[Opening Excerpted text section]
There are multiple reasons to love the Christmas Cactus (Schlumbergera) – these plants are gorgeous, they bloom in the holiday season when most other plants aren’t looking their best, and they keep blooming year after year for decades. No wonder then that the sight of a Christmas Cactus dropping leaves will be a cause of concern.
The most common cause of a Christmas Cactus dropping leaves is overwatering, or conditions that result in soggy soil conditions. This causes root rot, and damage to the rest of the plant. Poorly draining soil, temperature stress, overfertilizing, lighting problems, or pests can also cause leaf drop.
Why Christmas Cacti Drop Their Leaves
Christmas Cacti (Schlumbergera) are native to the tropical rainforests of Brazil. These plants are normally grown in greenhouses where they are exposed to surroundings that greatly resemble their natural habitat in terms of lighting, humidity, and temperature. But once inside your home, the conditions may not be as ideal, which might stress the plant and cause leaf drop.
So the key is to pinpoint the problem and then fix it to ensure your Christmas Cactus stays in perfect health. The advice in this article is equally applicable to all types of holiday cactus, so whether you’ve got a Thanksgiving Cactus, Christmas Cactus, or Easter Cactus, this article can help.
Reasons Why Your Christmas Cactus Is Dropping Leaves
This is the biggest mistake most people make when it comes to caring for the Christmas Cactus. Yes, it does require more water than its desert brethren, but you should remember that it is called ‘Cactus’ for a reason.
Overwatering results in root rot, which in turn causes the plant to drop leaves. Several factors may contribute to overwatering, including poorly draining soil, a pot with insufficient drainage holes, a container that is too large, etc. These factors may lead to root rot as a result of water saturating the soil for long periods of time.
[Closing Excerpted text section]
[Opening Dataset entries section]
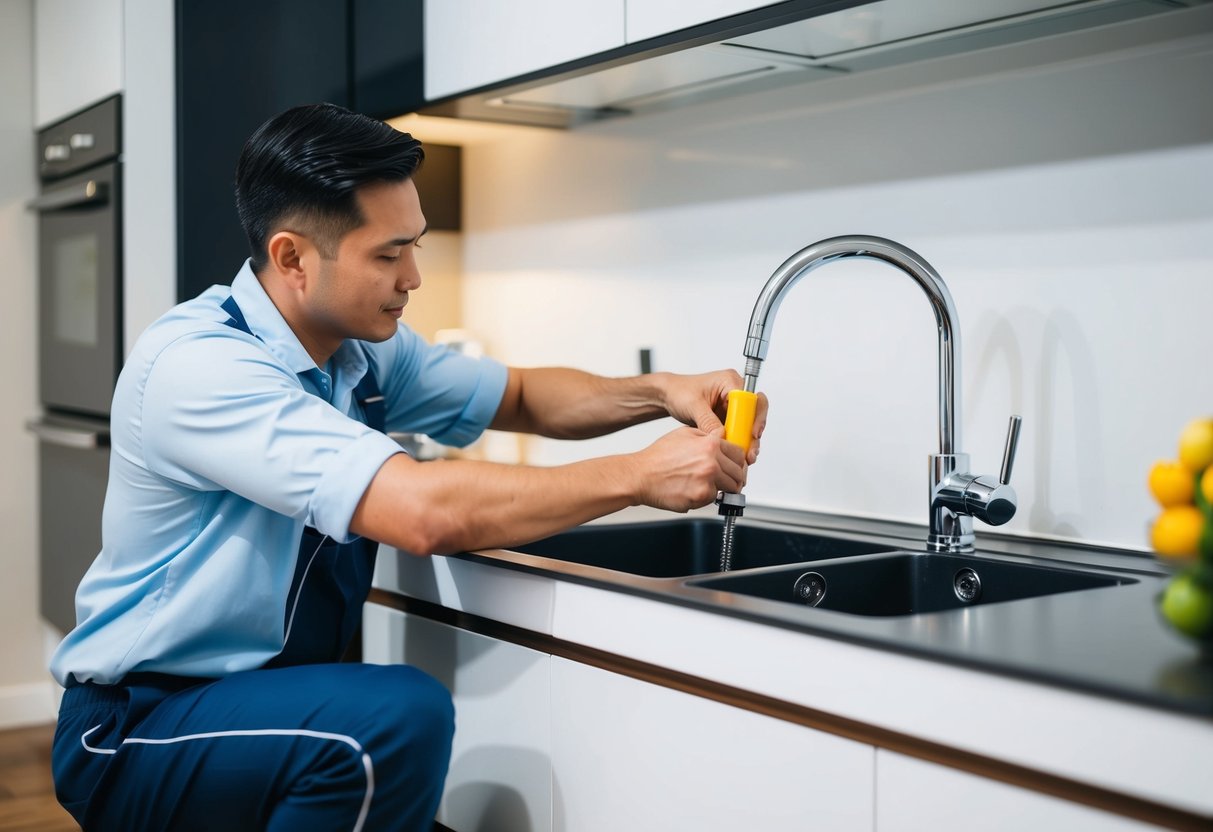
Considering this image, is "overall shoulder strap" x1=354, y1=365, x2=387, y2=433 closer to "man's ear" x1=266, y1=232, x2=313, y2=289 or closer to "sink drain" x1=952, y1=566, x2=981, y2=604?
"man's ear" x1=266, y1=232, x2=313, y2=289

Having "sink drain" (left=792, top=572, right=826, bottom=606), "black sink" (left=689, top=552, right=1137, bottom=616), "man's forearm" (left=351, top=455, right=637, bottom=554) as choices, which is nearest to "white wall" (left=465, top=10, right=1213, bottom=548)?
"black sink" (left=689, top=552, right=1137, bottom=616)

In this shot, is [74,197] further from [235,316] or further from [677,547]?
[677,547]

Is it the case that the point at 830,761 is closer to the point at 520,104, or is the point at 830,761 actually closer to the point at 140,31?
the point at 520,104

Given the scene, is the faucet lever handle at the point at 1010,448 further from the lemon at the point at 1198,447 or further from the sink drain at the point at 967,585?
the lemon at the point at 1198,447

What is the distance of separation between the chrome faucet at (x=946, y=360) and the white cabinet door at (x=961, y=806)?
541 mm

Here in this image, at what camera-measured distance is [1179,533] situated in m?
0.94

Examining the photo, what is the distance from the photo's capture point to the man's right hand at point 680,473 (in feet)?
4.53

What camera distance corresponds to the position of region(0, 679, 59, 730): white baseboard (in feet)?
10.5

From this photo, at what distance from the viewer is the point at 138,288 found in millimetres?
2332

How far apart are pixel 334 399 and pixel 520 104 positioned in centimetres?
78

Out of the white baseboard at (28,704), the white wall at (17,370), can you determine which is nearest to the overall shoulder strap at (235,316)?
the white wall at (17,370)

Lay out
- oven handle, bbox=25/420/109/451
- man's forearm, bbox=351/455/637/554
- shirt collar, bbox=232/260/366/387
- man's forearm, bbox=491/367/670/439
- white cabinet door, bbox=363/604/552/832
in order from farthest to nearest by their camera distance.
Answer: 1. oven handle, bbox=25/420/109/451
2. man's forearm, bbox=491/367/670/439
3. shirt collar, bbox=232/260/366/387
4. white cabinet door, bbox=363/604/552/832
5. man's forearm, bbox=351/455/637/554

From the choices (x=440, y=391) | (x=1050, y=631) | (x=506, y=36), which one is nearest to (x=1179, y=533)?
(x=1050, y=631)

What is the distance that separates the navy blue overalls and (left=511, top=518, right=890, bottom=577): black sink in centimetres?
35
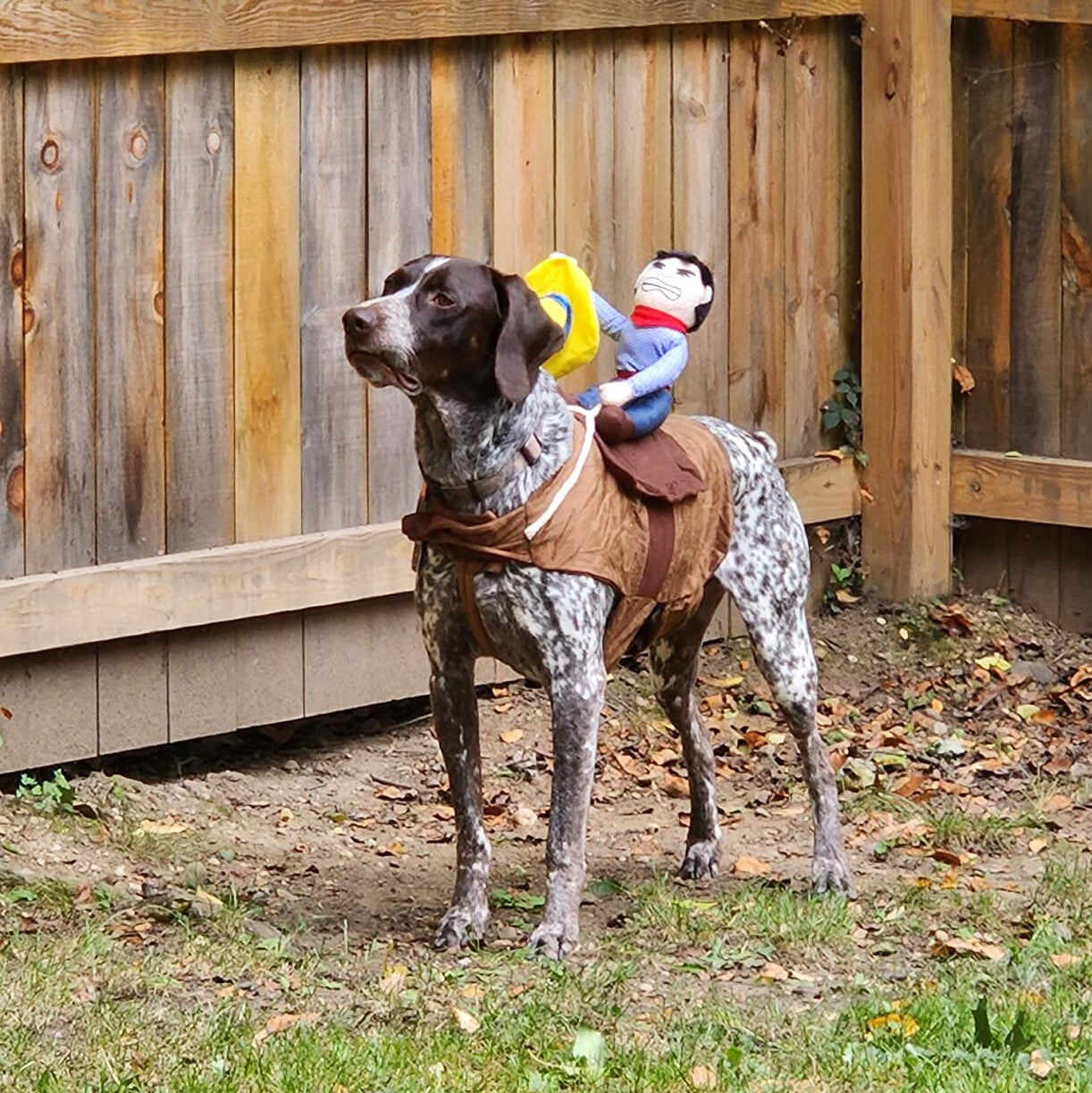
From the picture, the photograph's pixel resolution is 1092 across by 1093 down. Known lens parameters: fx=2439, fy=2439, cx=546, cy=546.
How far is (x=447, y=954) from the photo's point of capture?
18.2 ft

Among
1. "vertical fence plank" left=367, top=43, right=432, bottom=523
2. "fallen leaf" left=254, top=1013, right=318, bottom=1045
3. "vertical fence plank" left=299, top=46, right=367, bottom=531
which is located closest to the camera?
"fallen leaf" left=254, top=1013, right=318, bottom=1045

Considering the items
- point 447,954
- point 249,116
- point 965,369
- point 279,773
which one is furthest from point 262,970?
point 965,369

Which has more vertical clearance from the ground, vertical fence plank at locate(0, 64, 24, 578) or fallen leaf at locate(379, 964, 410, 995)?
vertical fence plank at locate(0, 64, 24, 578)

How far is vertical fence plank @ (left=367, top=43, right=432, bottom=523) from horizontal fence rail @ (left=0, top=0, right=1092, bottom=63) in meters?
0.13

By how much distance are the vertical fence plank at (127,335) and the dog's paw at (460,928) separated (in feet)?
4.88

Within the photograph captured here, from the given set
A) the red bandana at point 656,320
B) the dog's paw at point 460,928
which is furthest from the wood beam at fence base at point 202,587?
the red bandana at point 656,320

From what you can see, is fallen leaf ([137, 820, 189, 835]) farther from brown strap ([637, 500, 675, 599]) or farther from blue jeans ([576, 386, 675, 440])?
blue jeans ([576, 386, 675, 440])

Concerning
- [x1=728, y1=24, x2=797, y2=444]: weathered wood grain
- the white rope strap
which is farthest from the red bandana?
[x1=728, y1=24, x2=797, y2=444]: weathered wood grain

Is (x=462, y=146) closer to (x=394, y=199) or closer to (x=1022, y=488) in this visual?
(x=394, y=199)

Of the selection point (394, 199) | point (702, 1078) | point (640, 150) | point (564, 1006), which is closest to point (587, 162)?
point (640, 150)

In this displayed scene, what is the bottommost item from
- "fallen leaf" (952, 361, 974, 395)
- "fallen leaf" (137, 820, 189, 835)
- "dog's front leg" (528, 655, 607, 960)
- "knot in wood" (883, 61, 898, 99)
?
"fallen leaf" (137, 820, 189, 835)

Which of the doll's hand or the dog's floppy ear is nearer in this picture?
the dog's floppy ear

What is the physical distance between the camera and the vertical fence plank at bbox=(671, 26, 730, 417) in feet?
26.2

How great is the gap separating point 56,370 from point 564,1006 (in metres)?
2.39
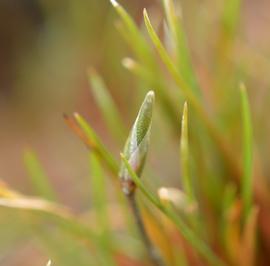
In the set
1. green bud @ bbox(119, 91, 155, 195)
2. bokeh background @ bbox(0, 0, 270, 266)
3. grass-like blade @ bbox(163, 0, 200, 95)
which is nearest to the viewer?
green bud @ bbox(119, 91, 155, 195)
[Closing Dataset entries section]
== Assignment A ==
Rewrite the paragraph in the Christmas Cactus text that begins "The most common cause of a Christmas Cactus dropping leaves" as a short bulleted list, keeping its main facts.
== Assignment B ==
Duplicate a passage of the Christmas Cactus text word for word. Begin at the words "So the key is" and stop after "article can help.".
== Assignment C ==
Pick up the Christmas Cactus text after its final sentence and continue it.

== Task response A ==
- Most common cause of leaf drop: overwatering, or conditions that leave the soil soggy
- Result: root rot and damage to the rest of the plant
- Other possible causes: poorly draining soil, temperature stress, overfertilizing, lighting problems, pests

== Task response B ==
So the key is to pinpoint the problem and then fix it to ensure your Christmas Cactus stays in perfect health. The advice in this article is equally applicable to all types of holiday cactus, so whether you’ve got a Thanksgiving Cactus, Christmas Cactus, or Easter Cactus, this article can help.

== Task response C ==
It is also important to consider the temperature around the plant and the amount of light it is getting. If your plant is in low light, or during the fall and winter months, the plant will grow much more slowly, and the water requirements of your Christmas Cactus will be greatly reduced.
Why Does Overwatering Result In My Christmas Cactus Dropping Leaves?
During the first stage of overwatering, the trunk and branches of your Christmas Cactus will absorb more water than they need. This can lead to edema of the leaf tissue and damage to the plant itself. This alone can result in some leaf drop, but can also increase the risk of infection and pests, which can result in the plant dropping leaves (branches).
Further overwatering and soggy soil conditions will result in root rot. Once root rot sets in, the plant has no way of absorbing essential water and nutrients to keep the rest of the plant healthy. This will lead to the plant shedding some of its leaves, typically older, lower leaves first, as the plant enters survival mode.
How To Fix This?
If your Christmas Cactus is dropping leaves, check for signs of root rot. Gently slide the plant out of the pot and inspect the roots. Rotten roots will be brown/black, mushy, and fragile. They may also smell bad too. If root rot is present, follow these steps to save your plant.
- Gently remove all loose soil from around the roots. I often use a basin of water to remove all the soil from around the roots.
- Use a pair of sterile pruners to remove all roots affected by root rot.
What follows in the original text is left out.